Murmurations – what they are, why they happen and where to see them
Look to the sky during autumn and winter and if you’re lucky, you’ll see one of nature’s most amazing sights: the starling murmuration. We’ve even enjoyed watching one soaring around Nature Detectives HQ in the last few weeks!
But what is it? Why do they do it? And how do starlings manage to perform such amazing acrobatics without crashing into each other in mid-air?
What is a starling murmuration?
It’s a huge flock of thousands of starlings, which looks a bit like a giant swarm. They swirl through the skies together just before swooping down and settling into their roost for the night.
Why do starlings form murmurations?
Murmurations are believed to act as giant signposts, attracting all the other starlings in the area so that all the birds can roost together.
But why do they do this? Well, there are lots of reasons:
- Safety in numbers - When there are thousands of birds all wheeling and turning together, it makes it much harder for predators to single out one particular bird.

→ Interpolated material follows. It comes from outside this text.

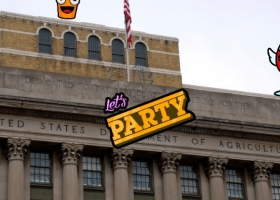 El informe del USDA de intención de siembra de soja en EE.UU. contribuyó a sostener los valores de la oleaginosa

- It’s warmer - Winter nights can be really chilly. But the bigger the flock, the more warmth there is to share. Large roosts are much cosier than small ones.
- A good gossip! - Starlings are very chatty, and they get together to share important information – such as where to find good feeding sites.
How many birds makes a murmuration?
While the most spectacular murmurations are made up of thousands – sometimes hundreds of thousands – of starlings, it’s possible to have smaller murmurations made up of about 200-300 birds.
But they can be seriously massive: a murmuration of more than six million starlings was recorded in 1999/2000 at Shapwick Heath National Nature Reserve in Somerset. Now that’s a lot of birds!
Why don't starlings bump into each other?
It’s a good question – just how do thousands of birds know which way to go and when to turn?
Well, each starling follows the movement of the six birds flying closest beside it. And because they have lightning-fast reactions – under 100 milliseconds – and superb spatial awareness, if one bird changes speed or direction, those around it do too. This ripples through the murmuration and means that they’re able to fly at speeds of around 20mph without crashing in mid-air.
Where to see starling murmurations
Starlings prefer to roost in sheltered places, away from predators. Think woods, reed beds, cliffs and buildings.
They don’t always roost in the same places every year, and not always in such big numbers. But there are lots of places around the country where you can see massive murmurations year after year:
- Attenborough Nature Reserve, Nottinghamshire
- Brighton Pier, West Sussex
- Aberystwyth Pier, West Wales
- Ham Wall, Somerset
- Shapwick Heath National Nature Reserve, Somerset
- Fen Drayton Lakes, Cambridgeshire
- Belfast City Centre, Northern Ireland
- Leighton Moss, Lancashire
- Saltholme, Teesside
- Gretna Green, Scotland
When's the best time to see a murmuration?
Head outside during autumn and winter and look to the skies just before dusk. Keep your eyes peeled for shifting shapes spinning through the air.